Our guest speaker Edgar Pombal, DevOps and Systems Administrator at Siemens, showed how his organization leverages Ansible playbooks for automating PKI tasks such as deployment, updates, hardening, testing, and monitoring. With its ease of use and preconfigured workflows, Ansible is a good choice for managing these tasks. The Siemens PKI serves many business lines including rail, manufacturing, and building management. As the number of certificates in use is rapidly increasing, automation is crucial.
As another way to enable the repeatable and scalable deployment, team members Sven Rajala, US Federal & East Coast Sales Engineer, and Alfredo Neira, Sr Director of Global Professional Services, showed how to deploy EJBCA and SignServer using Helm charts, which help define, install, and upgrade Kubernetes applications.

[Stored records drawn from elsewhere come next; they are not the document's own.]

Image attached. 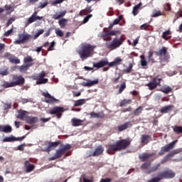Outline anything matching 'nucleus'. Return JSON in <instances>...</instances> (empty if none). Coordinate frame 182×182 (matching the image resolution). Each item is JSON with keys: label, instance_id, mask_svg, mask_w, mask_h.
<instances>
[{"label": "nucleus", "instance_id": "39448f33", "mask_svg": "<svg viewBox=\"0 0 182 182\" xmlns=\"http://www.w3.org/2000/svg\"><path fill=\"white\" fill-rule=\"evenodd\" d=\"M132 144V139H121L117 141L114 146V151H122V150H126L128 147H129Z\"/></svg>", "mask_w": 182, "mask_h": 182}, {"label": "nucleus", "instance_id": "e433bc0d", "mask_svg": "<svg viewBox=\"0 0 182 182\" xmlns=\"http://www.w3.org/2000/svg\"><path fill=\"white\" fill-rule=\"evenodd\" d=\"M173 132L176 133V134H182V127L181 126H174L172 127Z\"/></svg>", "mask_w": 182, "mask_h": 182}, {"label": "nucleus", "instance_id": "b1692460", "mask_svg": "<svg viewBox=\"0 0 182 182\" xmlns=\"http://www.w3.org/2000/svg\"><path fill=\"white\" fill-rule=\"evenodd\" d=\"M124 42V38H123L122 36L120 38L115 37L114 49H117V48H120V46L123 45Z\"/></svg>", "mask_w": 182, "mask_h": 182}, {"label": "nucleus", "instance_id": "bb28decb", "mask_svg": "<svg viewBox=\"0 0 182 182\" xmlns=\"http://www.w3.org/2000/svg\"><path fill=\"white\" fill-rule=\"evenodd\" d=\"M38 122H39L38 117L30 116L26 118V123L28 124H35V123H38Z\"/></svg>", "mask_w": 182, "mask_h": 182}, {"label": "nucleus", "instance_id": "f257e3e1", "mask_svg": "<svg viewBox=\"0 0 182 182\" xmlns=\"http://www.w3.org/2000/svg\"><path fill=\"white\" fill-rule=\"evenodd\" d=\"M176 154H178V151L177 150H174L171 153L168 154L166 156L164 157L161 163H158L150 167L151 166V163L146 162L141 166V170H146L145 173L146 174H151V173H155V171H158L160 170V167H161V164H164L166 161H168L171 157H174Z\"/></svg>", "mask_w": 182, "mask_h": 182}, {"label": "nucleus", "instance_id": "4c0bfd02", "mask_svg": "<svg viewBox=\"0 0 182 182\" xmlns=\"http://www.w3.org/2000/svg\"><path fill=\"white\" fill-rule=\"evenodd\" d=\"M68 18H61L58 21V24L60 25V28H63L68 25Z\"/></svg>", "mask_w": 182, "mask_h": 182}, {"label": "nucleus", "instance_id": "052dcab7", "mask_svg": "<svg viewBox=\"0 0 182 182\" xmlns=\"http://www.w3.org/2000/svg\"><path fill=\"white\" fill-rule=\"evenodd\" d=\"M52 31H53V28H50L47 31V32L43 34V38H48V36H49V35H50V32H52Z\"/></svg>", "mask_w": 182, "mask_h": 182}, {"label": "nucleus", "instance_id": "c756f323", "mask_svg": "<svg viewBox=\"0 0 182 182\" xmlns=\"http://www.w3.org/2000/svg\"><path fill=\"white\" fill-rule=\"evenodd\" d=\"M0 132H3L4 133H11L12 132V127L9 125H6V126L0 125Z\"/></svg>", "mask_w": 182, "mask_h": 182}, {"label": "nucleus", "instance_id": "4d7b16f0", "mask_svg": "<svg viewBox=\"0 0 182 182\" xmlns=\"http://www.w3.org/2000/svg\"><path fill=\"white\" fill-rule=\"evenodd\" d=\"M13 33H14V28H11L10 30L4 33V36L8 37L10 35H12Z\"/></svg>", "mask_w": 182, "mask_h": 182}, {"label": "nucleus", "instance_id": "f3484780", "mask_svg": "<svg viewBox=\"0 0 182 182\" xmlns=\"http://www.w3.org/2000/svg\"><path fill=\"white\" fill-rule=\"evenodd\" d=\"M43 96H44L45 99V102L46 103H56V102H58V100H56V98H55L53 96L50 95V94H49V92H43Z\"/></svg>", "mask_w": 182, "mask_h": 182}, {"label": "nucleus", "instance_id": "9d476101", "mask_svg": "<svg viewBox=\"0 0 182 182\" xmlns=\"http://www.w3.org/2000/svg\"><path fill=\"white\" fill-rule=\"evenodd\" d=\"M175 144L176 141H173L170 144H166L164 146L161 147V150L159 152V156H164L166 153H168V151H170V150H173L174 149Z\"/></svg>", "mask_w": 182, "mask_h": 182}, {"label": "nucleus", "instance_id": "ddd939ff", "mask_svg": "<svg viewBox=\"0 0 182 182\" xmlns=\"http://www.w3.org/2000/svg\"><path fill=\"white\" fill-rule=\"evenodd\" d=\"M5 59H9L10 63H14V65H18L21 63V60L18 57L11 54L10 53H6L4 55Z\"/></svg>", "mask_w": 182, "mask_h": 182}, {"label": "nucleus", "instance_id": "4be33fe9", "mask_svg": "<svg viewBox=\"0 0 182 182\" xmlns=\"http://www.w3.org/2000/svg\"><path fill=\"white\" fill-rule=\"evenodd\" d=\"M24 167L26 168V173H31V171H33L35 170V165L31 164L29 161H26L24 163Z\"/></svg>", "mask_w": 182, "mask_h": 182}, {"label": "nucleus", "instance_id": "13d9d810", "mask_svg": "<svg viewBox=\"0 0 182 182\" xmlns=\"http://www.w3.org/2000/svg\"><path fill=\"white\" fill-rule=\"evenodd\" d=\"M14 22H15V18L12 17V18H10L7 23H6V26H9L10 25H12V23H14Z\"/></svg>", "mask_w": 182, "mask_h": 182}, {"label": "nucleus", "instance_id": "c03bdc74", "mask_svg": "<svg viewBox=\"0 0 182 182\" xmlns=\"http://www.w3.org/2000/svg\"><path fill=\"white\" fill-rule=\"evenodd\" d=\"M141 112H143V107H139L134 110V116H139Z\"/></svg>", "mask_w": 182, "mask_h": 182}, {"label": "nucleus", "instance_id": "412c9836", "mask_svg": "<svg viewBox=\"0 0 182 182\" xmlns=\"http://www.w3.org/2000/svg\"><path fill=\"white\" fill-rule=\"evenodd\" d=\"M63 154H65L63 153V151L60 149H58L55 151V154H54V156L51 158H49V161H53V160H58V159H60V157L63 156Z\"/></svg>", "mask_w": 182, "mask_h": 182}, {"label": "nucleus", "instance_id": "0e129e2a", "mask_svg": "<svg viewBox=\"0 0 182 182\" xmlns=\"http://www.w3.org/2000/svg\"><path fill=\"white\" fill-rule=\"evenodd\" d=\"M82 178L83 182H93V181H92L91 179H88L87 178H86V175H82Z\"/></svg>", "mask_w": 182, "mask_h": 182}, {"label": "nucleus", "instance_id": "3c124183", "mask_svg": "<svg viewBox=\"0 0 182 182\" xmlns=\"http://www.w3.org/2000/svg\"><path fill=\"white\" fill-rule=\"evenodd\" d=\"M65 0H55L51 3L52 6H56L58 4H63Z\"/></svg>", "mask_w": 182, "mask_h": 182}, {"label": "nucleus", "instance_id": "6e6d98bb", "mask_svg": "<svg viewBox=\"0 0 182 182\" xmlns=\"http://www.w3.org/2000/svg\"><path fill=\"white\" fill-rule=\"evenodd\" d=\"M123 19V15L119 16L115 20H114V25H117L119 23V22Z\"/></svg>", "mask_w": 182, "mask_h": 182}, {"label": "nucleus", "instance_id": "c9c22d12", "mask_svg": "<svg viewBox=\"0 0 182 182\" xmlns=\"http://www.w3.org/2000/svg\"><path fill=\"white\" fill-rule=\"evenodd\" d=\"M85 103H86V100L85 99L76 100L74 104V107H79V106H83Z\"/></svg>", "mask_w": 182, "mask_h": 182}, {"label": "nucleus", "instance_id": "72a5a7b5", "mask_svg": "<svg viewBox=\"0 0 182 182\" xmlns=\"http://www.w3.org/2000/svg\"><path fill=\"white\" fill-rule=\"evenodd\" d=\"M42 19H43V17H35V16H31L28 21L27 23L28 25H29V23H33V22H35V21H42Z\"/></svg>", "mask_w": 182, "mask_h": 182}, {"label": "nucleus", "instance_id": "423d86ee", "mask_svg": "<svg viewBox=\"0 0 182 182\" xmlns=\"http://www.w3.org/2000/svg\"><path fill=\"white\" fill-rule=\"evenodd\" d=\"M24 65H21L19 70L21 73H26L27 70H29V68L35 65L33 63V58L31 55H28L23 59Z\"/></svg>", "mask_w": 182, "mask_h": 182}, {"label": "nucleus", "instance_id": "0eeeda50", "mask_svg": "<svg viewBox=\"0 0 182 182\" xmlns=\"http://www.w3.org/2000/svg\"><path fill=\"white\" fill-rule=\"evenodd\" d=\"M107 65L109 67L114 66V61H112L110 63H109V61H107V60H100L98 63H93V67L85 66L84 69H85V70H87V71L93 70L94 68H97V69H100V68L107 66Z\"/></svg>", "mask_w": 182, "mask_h": 182}, {"label": "nucleus", "instance_id": "7ed1b4c3", "mask_svg": "<svg viewBox=\"0 0 182 182\" xmlns=\"http://www.w3.org/2000/svg\"><path fill=\"white\" fill-rule=\"evenodd\" d=\"M176 173L171 169H167L162 172H159L155 178L149 180L148 182H160L161 180L174 178Z\"/></svg>", "mask_w": 182, "mask_h": 182}, {"label": "nucleus", "instance_id": "393cba45", "mask_svg": "<svg viewBox=\"0 0 182 182\" xmlns=\"http://www.w3.org/2000/svg\"><path fill=\"white\" fill-rule=\"evenodd\" d=\"M132 126H133V124L131 122H127L124 124L118 127V131L123 132V130H126L127 129H129V127H132Z\"/></svg>", "mask_w": 182, "mask_h": 182}, {"label": "nucleus", "instance_id": "1a4fd4ad", "mask_svg": "<svg viewBox=\"0 0 182 182\" xmlns=\"http://www.w3.org/2000/svg\"><path fill=\"white\" fill-rule=\"evenodd\" d=\"M65 112L63 107H54L49 110L50 114H55L57 119H61L62 113Z\"/></svg>", "mask_w": 182, "mask_h": 182}, {"label": "nucleus", "instance_id": "ea45409f", "mask_svg": "<svg viewBox=\"0 0 182 182\" xmlns=\"http://www.w3.org/2000/svg\"><path fill=\"white\" fill-rule=\"evenodd\" d=\"M117 87L119 88L118 92L117 93V95H120V93H122V92H123V90L126 89V82H122L119 87L117 86Z\"/></svg>", "mask_w": 182, "mask_h": 182}, {"label": "nucleus", "instance_id": "a19ab883", "mask_svg": "<svg viewBox=\"0 0 182 182\" xmlns=\"http://www.w3.org/2000/svg\"><path fill=\"white\" fill-rule=\"evenodd\" d=\"M132 103V100H127V99H124L121 102L119 106L121 107H123L124 106H126V105H130Z\"/></svg>", "mask_w": 182, "mask_h": 182}, {"label": "nucleus", "instance_id": "aec40b11", "mask_svg": "<svg viewBox=\"0 0 182 182\" xmlns=\"http://www.w3.org/2000/svg\"><path fill=\"white\" fill-rule=\"evenodd\" d=\"M68 11L66 10H63L59 12H56L55 14L52 16V19H55V21L58 19H60L66 16Z\"/></svg>", "mask_w": 182, "mask_h": 182}, {"label": "nucleus", "instance_id": "f8f14e48", "mask_svg": "<svg viewBox=\"0 0 182 182\" xmlns=\"http://www.w3.org/2000/svg\"><path fill=\"white\" fill-rule=\"evenodd\" d=\"M100 36L104 41H112V36H114V31L104 29Z\"/></svg>", "mask_w": 182, "mask_h": 182}, {"label": "nucleus", "instance_id": "774afa93", "mask_svg": "<svg viewBox=\"0 0 182 182\" xmlns=\"http://www.w3.org/2000/svg\"><path fill=\"white\" fill-rule=\"evenodd\" d=\"M12 107V105L11 104H4V110H8V109H11Z\"/></svg>", "mask_w": 182, "mask_h": 182}, {"label": "nucleus", "instance_id": "de8ad7c7", "mask_svg": "<svg viewBox=\"0 0 182 182\" xmlns=\"http://www.w3.org/2000/svg\"><path fill=\"white\" fill-rule=\"evenodd\" d=\"M107 153L108 154H114V144L109 145Z\"/></svg>", "mask_w": 182, "mask_h": 182}, {"label": "nucleus", "instance_id": "6e6552de", "mask_svg": "<svg viewBox=\"0 0 182 182\" xmlns=\"http://www.w3.org/2000/svg\"><path fill=\"white\" fill-rule=\"evenodd\" d=\"M162 78H159V76L154 77L150 82L146 84L149 90H154L158 86H161V82Z\"/></svg>", "mask_w": 182, "mask_h": 182}, {"label": "nucleus", "instance_id": "bf43d9fd", "mask_svg": "<svg viewBox=\"0 0 182 182\" xmlns=\"http://www.w3.org/2000/svg\"><path fill=\"white\" fill-rule=\"evenodd\" d=\"M123 61V60H122V58L117 57L114 59V65L116 66V65H120V63H122V62Z\"/></svg>", "mask_w": 182, "mask_h": 182}, {"label": "nucleus", "instance_id": "37998d69", "mask_svg": "<svg viewBox=\"0 0 182 182\" xmlns=\"http://www.w3.org/2000/svg\"><path fill=\"white\" fill-rule=\"evenodd\" d=\"M49 4V2H48V0H45L43 3H40V5L38 6V9H43V8H46L48 5Z\"/></svg>", "mask_w": 182, "mask_h": 182}, {"label": "nucleus", "instance_id": "09e8293b", "mask_svg": "<svg viewBox=\"0 0 182 182\" xmlns=\"http://www.w3.org/2000/svg\"><path fill=\"white\" fill-rule=\"evenodd\" d=\"M59 146V142H50L48 144V150H50V149H52V147H58Z\"/></svg>", "mask_w": 182, "mask_h": 182}, {"label": "nucleus", "instance_id": "e2e57ef3", "mask_svg": "<svg viewBox=\"0 0 182 182\" xmlns=\"http://www.w3.org/2000/svg\"><path fill=\"white\" fill-rule=\"evenodd\" d=\"M153 51H149L148 53V59L149 60H151L152 62H154V59H151V58H153Z\"/></svg>", "mask_w": 182, "mask_h": 182}, {"label": "nucleus", "instance_id": "5701e85b", "mask_svg": "<svg viewBox=\"0 0 182 182\" xmlns=\"http://www.w3.org/2000/svg\"><path fill=\"white\" fill-rule=\"evenodd\" d=\"M103 151H105V149H103L102 145H100L95 149L94 153L91 156H92V157L100 156V154H103Z\"/></svg>", "mask_w": 182, "mask_h": 182}, {"label": "nucleus", "instance_id": "2eb2a0df", "mask_svg": "<svg viewBox=\"0 0 182 182\" xmlns=\"http://www.w3.org/2000/svg\"><path fill=\"white\" fill-rule=\"evenodd\" d=\"M84 80H86V82H82L81 83V86H83V87H92V86H96V85H99V78H96L94 80L86 79H84Z\"/></svg>", "mask_w": 182, "mask_h": 182}, {"label": "nucleus", "instance_id": "338daca9", "mask_svg": "<svg viewBox=\"0 0 182 182\" xmlns=\"http://www.w3.org/2000/svg\"><path fill=\"white\" fill-rule=\"evenodd\" d=\"M176 19H178V18H182V10H179L176 14Z\"/></svg>", "mask_w": 182, "mask_h": 182}, {"label": "nucleus", "instance_id": "cd10ccee", "mask_svg": "<svg viewBox=\"0 0 182 182\" xmlns=\"http://www.w3.org/2000/svg\"><path fill=\"white\" fill-rule=\"evenodd\" d=\"M156 56H166L167 55V48L162 47L161 49H160L159 51L155 52Z\"/></svg>", "mask_w": 182, "mask_h": 182}, {"label": "nucleus", "instance_id": "9b49d317", "mask_svg": "<svg viewBox=\"0 0 182 182\" xmlns=\"http://www.w3.org/2000/svg\"><path fill=\"white\" fill-rule=\"evenodd\" d=\"M18 36L19 40H16L14 42V45H21V43H25L31 39V35L29 34L19 33Z\"/></svg>", "mask_w": 182, "mask_h": 182}, {"label": "nucleus", "instance_id": "a211bd4d", "mask_svg": "<svg viewBox=\"0 0 182 182\" xmlns=\"http://www.w3.org/2000/svg\"><path fill=\"white\" fill-rule=\"evenodd\" d=\"M154 156H156V153H144L141 155H139V159L141 160V161H147V160H150V159L154 157Z\"/></svg>", "mask_w": 182, "mask_h": 182}, {"label": "nucleus", "instance_id": "49530a36", "mask_svg": "<svg viewBox=\"0 0 182 182\" xmlns=\"http://www.w3.org/2000/svg\"><path fill=\"white\" fill-rule=\"evenodd\" d=\"M43 32H45V30H43V29L38 30L36 32V33L34 35L33 39H38V38H39V36H41V35H42V33H43Z\"/></svg>", "mask_w": 182, "mask_h": 182}, {"label": "nucleus", "instance_id": "8fccbe9b", "mask_svg": "<svg viewBox=\"0 0 182 182\" xmlns=\"http://www.w3.org/2000/svg\"><path fill=\"white\" fill-rule=\"evenodd\" d=\"M133 69V64L129 63V67L124 70V73H130Z\"/></svg>", "mask_w": 182, "mask_h": 182}, {"label": "nucleus", "instance_id": "7c9ffc66", "mask_svg": "<svg viewBox=\"0 0 182 182\" xmlns=\"http://www.w3.org/2000/svg\"><path fill=\"white\" fill-rule=\"evenodd\" d=\"M174 109V105H168L162 107L161 109V113H168V112H171V110H173Z\"/></svg>", "mask_w": 182, "mask_h": 182}, {"label": "nucleus", "instance_id": "473e14b6", "mask_svg": "<svg viewBox=\"0 0 182 182\" xmlns=\"http://www.w3.org/2000/svg\"><path fill=\"white\" fill-rule=\"evenodd\" d=\"M28 112L25 110L20 109L18 110V114L17 115V119H20L21 120H23L25 117L26 116Z\"/></svg>", "mask_w": 182, "mask_h": 182}, {"label": "nucleus", "instance_id": "69168bd1", "mask_svg": "<svg viewBox=\"0 0 182 182\" xmlns=\"http://www.w3.org/2000/svg\"><path fill=\"white\" fill-rule=\"evenodd\" d=\"M5 50V44L0 43V53H4Z\"/></svg>", "mask_w": 182, "mask_h": 182}, {"label": "nucleus", "instance_id": "a18cd8bd", "mask_svg": "<svg viewBox=\"0 0 182 182\" xmlns=\"http://www.w3.org/2000/svg\"><path fill=\"white\" fill-rule=\"evenodd\" d=\"M149 28H150V24H149V23H146L140 26L139 29L141 31H147V29H149Z\"/></svg>", "mask_w": 182, "mask_h": 182}, {"label": "nucleus", "instance_id": "2f4dec72", "mask_svg": "<svg viewBox=\"0 0 182 182\" xmlns=\"http://www.w3.org/2000/svg\"><path fill=\"white\" fill-rule=\"evenodd\" d=\"M143 5L142 2H140L137 5L134 6L132 10V14L134 16H136L139 14V9L141 8V6Z\"/></svg>", "mask_w": 182, "mask_h": 182}, {"label": "nucleus", "instance_id": "f03ea898", "mask_svg": "<svg viewBox=\"0 0 182 182\" xmlns=\"http://www.w3.org/2000/svg\"><path fill=\"white\" fill-rule=\"evenodd\" d=\"M95 49H96V46L84 44L77 50V53L82 60H86L88 58H91Z\"/></svg>", "mask_w": 182, "mask_h": 182}, {"label": "nucleus", "instance_id": "603ef678", "mask_svg": "<svg viewBox=\"0 0 182 182\" xmlns=\"http://www.w3.org/2000/svg\"><path fill=\"white\" fill-rule=\"evenodd\" d=\"M141 66L144 68L147 65V61L144 59V56L141 55Z\"/></svg>", "mask_w": 182, "mask_h": 182}, {"label": "nucleus", "instance_id": "20e7f679", "mask_svg": "<svg viewBox=\"0 0 182 182\" xmlns=\"http://www.w3.org/2000/svg\"><path fill=\"white\" fill-rule=\"evenodd\" d=\"M13 82H6L4 84V87H15V86H21L25 83V78L22 75H15L13 76Z\"/></svg>", "mask_w": 182, "mask_h": 182}, {"label": "nucleus", "instance_id": "58836bf2", "mask_svg": "<svg viewBox=\"0 0 182 182\" xmlns=\"http://www.w3.org/2000/svg\"><path fill=\"white\" fill-rule=\"evenodd\" d=\"M72 149V146L69 144H66L65 145L61 146L60 149L63 151V153L65 154L68 150H70Z\"/></svg>", "mask_w": 182, "mask_h": 182}, {"label": "nucleus", "instance_id": "5fc2aeb1", "mask_svg": "<svg viewBox=\"0 0 182 182\" xmlns=\"http://www.w3.org/2000/svg\"><path fill=\"white\" fill-rule=\"evenodd\" d=\"M55 45H56V43L55 41H53L48 47V51L50 52V50H54Z\"/></svg>", "mask_w": 182, "mask_h": 182}, {"label": "nucleus", "instance_id": "dca6fc26", "mask_svg": "<svg viewBox=\"0 0 182 182\" xmlns=\"http://www.w3.org/2000/svg\"><path fill=\"white\" fill-rule=\"evenodd\" d=\"M25 137H26V135L21 136V137H15L13 135L10 136H6L4 139L3 141L4 143H12V141H22V140H23L25 139Z\"/></svg>", "mask_w": 182, "mask_h": 182}, {"label": "nucleus", "instance_id": "6ab92c4d", "mask_svg": "<svg viewBox=\"0 0 182 182\" xmlns=\"http://www.w3.org/2000/svg\"><path fill=\"white\" fill-rule=\"evenodd\" d=\"M151 141V136L147 134H142L141 136V143L143 146L149 144Z\"/></svg>", "mask_w": 182, "mask_h": 182}, {"label": "nucleus", "instance_id": "f704fd0d", "mask_svg": "<svg viewBox=\"0 0 182 182\" xmlns=\"http://www.w3.org/2000/svg\"><path fill=\"white\" fill-rule=\"evenodd\" d=\"M92 10L91 6L87 7L86 9L81 10L80 11V16H83V15H87V14H90V12H92Z\"/></svg>", "mask_w": 182, "mask_h": 182}, {"label": "nucleus", "instance_id": "c85d7f7f", "mask_svg": "<svg viewBox=\"0 0 182 182\" xmlns=\"http://www.w3.org/2000/svg\"><path fill=\"white\" fill-rule=\"evenodd\" d=\"M171 38V31L170 29L164 31L162 33V38L165 41H170V38Z\"/></svg>", "mask_w": 182, "mask_h": 182}, {"label": "nucleus", "instance_id": "680f3d73", "mask_svg": "<svg viewBox=\"0 0 182 182\" xmlns=\"http://www.w3.org/2000/svg\"><path fill=\"white\" fill-rule=\"evenodd\" d=\"M92 16H93V15L89 14L86 17H85L83 20V23H87V22H89V19L92 18Z\"/></svg>", "mask_w": 182, "mask_h": 182}, {"label": "nucleus", "instance_id": "4468645a", "mask_svg": "<svg viewBox=\"0 0 182 182\" xmlns=\"http://www.w3.org/2000/svg\"><path fill=\"white\" fill-rule=\"evenodd\" d=\"M46 76V73L45 71H42L39 73L38 75L36 76V80H37V85H43L45 83H48V78H43Z\"/></svg>", "mask_w": 182, "mask_h": 182}, {"label": "nucleus", "instance_id": "79ce46f5", "mask_svg": "<svg viewBox=\"0 0 182 182\" xmlns=\"http://www.w3.org/2000/svg\"><path fill=\"white\" fill-rule=\"evenodd\" d=\"M171 90H173V89H171V87H164L163 89L161 90V92H162L163 93H166V95L170 93L171 92Z\"/></svg>", "mask_w": 182, "mask_h": 182}, {"label": "nucleus", "instance_id": "864d4df0", "mask_svg": "<svg viewBox=\"0 0 182 182\" xmlns=\"http://www.w3.org/2000/svg\"><path fill=\"white\" fill-rule=\"evenodd\" d=\"M55 33L58 36H60V38H62V36H63V31H62L59 28L55 29Z\"/></svg>", "mask_w": 182, "mask_h": 182}, {"label": "nucleus", "instance_id": "a878e982", "mask_svg": "<svg viewBox=\"0 0 182 182\" xmlns=\"http://www.w3.org/2000/svg\"><path fill=\"white\" fill-rule=\"evenodd\" d=\"M83 120L79 119L77 118H73L71 119L72 124L74 127H77L79 126H83Z\"/></svg>", "mask_w": 182, "mask_h": 182}]
</instances>
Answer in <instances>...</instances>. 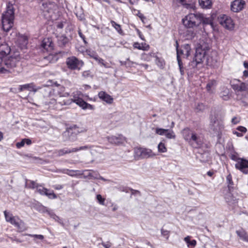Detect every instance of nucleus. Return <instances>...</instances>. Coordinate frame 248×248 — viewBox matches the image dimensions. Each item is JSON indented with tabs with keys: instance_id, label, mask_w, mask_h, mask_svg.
I'll use <instances>...</instances> for the list:
<instances>
[{
	"instance_id": "f704fd0d",
	"label": "nucleus",
	"mask_w": 248,
	"mask_h": 248,
	"mask_svg": "<svg viewBox=\"0 0 248 248\" xmlns=\"http://www.w3.org/2000/svg\"><path fill=\"white\" fill-rule=\"evenodd\" d=\"M62 137L63 139V141H70L71 142H74L77 140V136L74 134H69L68 136L64 135V132L62 133Z\"/></svg>"
},
{
	"instance_id": "3c124183",
	"label": "nucleus",
	"mask_w": 248,
	"mask_h": 248,
	"mask_svg": "<svg viewBox=\"0 0 248 248\" xmlns=\"http://www.w3.org/2000/svg\"><path fill=\"white\" fill-rule=\"evenodd\" d=\"M96 199H97L98 202L100 204H102V205H104V204L105 199L102 198V197L101 196V195H100V194L97 195Z\"/></svg>"
},
{
	"instance_id": "9b49d317",
	"label": "nucleus",
	"mask_w": 248,
	"mask_h": 248,
	"mask_svg": "<svg viewBox=\"0 0 248 248\" xmlns=\"http://www.w3.org/2000/svg\"><path fill=\"white\" fill-rule=\"evenodd\" d=\"M135 155V157L138 158H146L154 155L151 150L143 148H136Z\"/></svg>"
},
{
	"instance_id": "4d7b16f0",
	"label": "nucleus",
	"mask_w": 248,
	"mask_h": 248,
	"mask_svg": "<svg viewBox=\"0 0 248 248\" xmlns=\"http://www.w3.org/2000/svg\"><path fill=\"white\" fill-rule=\"evenodd\" d=\"M25 145V140L23 139L20 142H18L16 143V146L17 148H20L24 146Z\"/></svg>"
},
{
	"instance_id": "f3484780",
	"label": "nucleus",
	"mask_w": 248,
	"mask_h": 248,
	"mask_svg": "<svg viewBox=\"0 0 248 248\" xmlns=\"http://www.w3.org/2000/svg\"><path fill=\"white\" fill-rule=\"evenodd\" d=\"M11 47L7 43H3L0 45V58L3 60L11 52Z\"/></svg>"
},
{
	"instance_id": "864d4df0",
	"label": "nucleus",
	"mask_w": 248,
	"mask_h": 248,
	"mask_svg": "<svg viewBox=\"0 0 248 248\" xmlns=\"http://www.w3.org/2000/svg\"><path fill=\"white\" fill-rule=\"evenodd\" d=\"M29 235L40 240H43L44 238V236L41 234H29Z\"/></svg>"
},
{
	"instance_id": "5701e85b",
	"label": "nucleus",
	"mask_w": 248,
	"mask_h": 248,
	"mask_svg": "<svg viewBox=\"0 0 248 248\" xmlns=\"http://www.w3.org/2000/svg\"><path fill=\"white\" fill-rule=\"evenodd\" d=\"M202 144V141L200 137L196 133L192 140L191 141V142L190 143V145L193 147L196 148L200 147Z\"/></svg>"
},
{
	"instance_id": "0eeeda50",
	"label": "nucleus",
	"mask_w": 248,
	"mask_h": 248,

Hardening the software supply chain is a requirement today and Anton Hodell demonstrated how to secure cloud deployments with signed containers in a simple way using Cosign, Connaisseur and SignServer.
IoT identity management with Keyfactor Control as Azure Test Drive
Before your organization sets off on an IoT journey, it’s important that all aspects of the solution, from data collection to identity management, are tested in your own environment. With Keyfactor Control as a Test Drive from the Azure marketplace, you can try out IoT identity management connected to your application for free for 30 days, making it suitable for example for a proof of concept.
In another workshop, Keyfactor’s Harry Haramis, SVP of Cloud & SaaS Marketplaces, and Alex Gregory, VP of Marketplace Products, showed how to get the Keyfactor Control Test Drive up and running and tied into an existing Azure IoT tenant. The Test Drive provides the full functionality of Keyfactor Control and is connected to EJBCA as a Docker container for issuing certificates.
This setup provides central management of device identities, as well as secure provisioning and automation for your Azure IoT Hub. Another benefit is crypto agility – with one platform for managing all identities, any future changes of cryptographic algorithms can be performed at scale and without recalls.
Flexible Deployments and Post-Quantum Readiness in EJBCA and SignServer
The day ended with product-focused Q&A sessions around EJBCA and SignServer.
Mike Agrenius Kushner, Senior Product Architect, Henrik Sunmark, Product Owner, and I presented some features that are aiming to make life easier for users, like the Easy Rest Client for EJBCA, Docker deployment, automation with Ansible playbooks, and several integration possibilities.
As shown, EJBCA as well as SignServer can be deployed in several ways including hybrid cloud solutions, for example having certificate authorities (CAs) on-premises and validation authorities (VAs) in the cloud.
The post-quantum readiness theme continued in the product sessions with a couple of demos. For EJBCA, we presented how to use the NIST PQC candidates with certificates, in an easy-to-use manner the Bouncy Castle Kotlin API. And in the SignServer session with Magnus Normark, Product Manager, and Markus Kilås, Senior Product Architect, quantum-safety was covered as they demonstrated how to sign code with SignServer using the SPHINCS+ algorithm.
The evening continued with dinner and networking in the nice atmosphere at Berns.